» **EXERCISE**:
Reproduce verbatim the material from the line containing "As seen here, with" through the line containing "What is the distance", with both of those lines included.

» **SOURCE RECORDS**:
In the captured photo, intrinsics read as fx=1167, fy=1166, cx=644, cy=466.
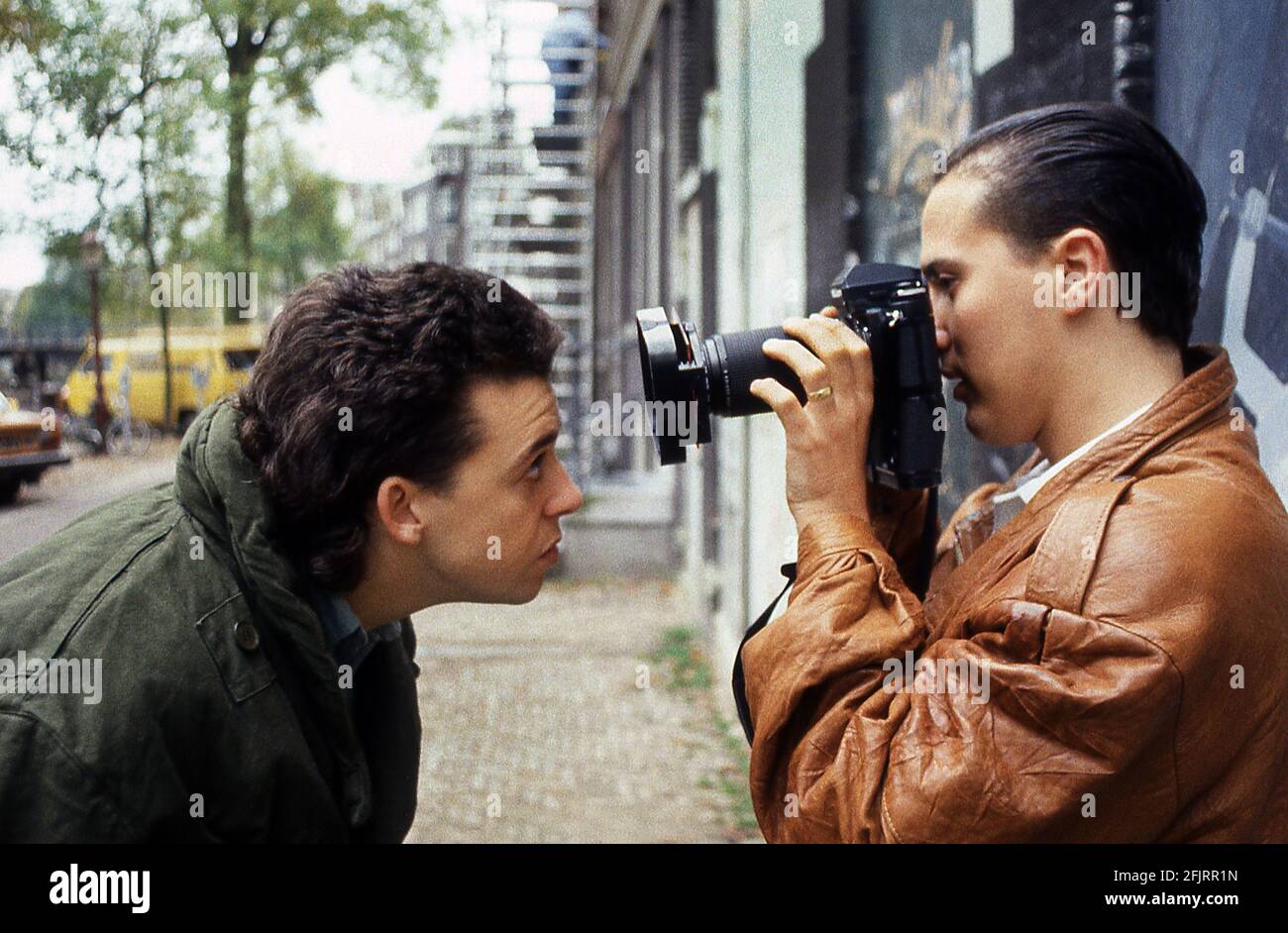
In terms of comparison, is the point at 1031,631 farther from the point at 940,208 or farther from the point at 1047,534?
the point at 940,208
--
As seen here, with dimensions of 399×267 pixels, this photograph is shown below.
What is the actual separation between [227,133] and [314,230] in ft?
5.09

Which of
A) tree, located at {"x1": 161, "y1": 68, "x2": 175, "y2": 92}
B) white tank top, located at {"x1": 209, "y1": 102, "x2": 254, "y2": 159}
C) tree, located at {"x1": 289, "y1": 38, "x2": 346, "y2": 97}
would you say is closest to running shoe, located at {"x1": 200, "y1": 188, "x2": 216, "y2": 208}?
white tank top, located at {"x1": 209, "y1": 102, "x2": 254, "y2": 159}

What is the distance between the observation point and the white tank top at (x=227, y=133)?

» **PROBLEM SOLUTION**:
As seen here, with dimensions of 399×267 pixels, this photograph is shown below.
What is the actual separation between [227,133] and [314,230] in ft?
5.09

Which of
A) tree, located at {"x1": 161, "y1": 68, "x2": 175, "y2": 92}
B) white tank top, located at {"x1": 209, "y1": 102, "x2": 254, "y2": 159}
C) tree, located at {"x1": 289, "y1": 38, "x2": 346, "y2": 97}
would you say is closest to running shoe, located at {"x1": 200, "y1": 188, "x2": 216, "y2": 208}?
white tank top, located at {"x1": 209, "y1": 102, "x2": 254, "y2": 159}

What is the distance between the observation point and the white tank top at (x=227, y=133)?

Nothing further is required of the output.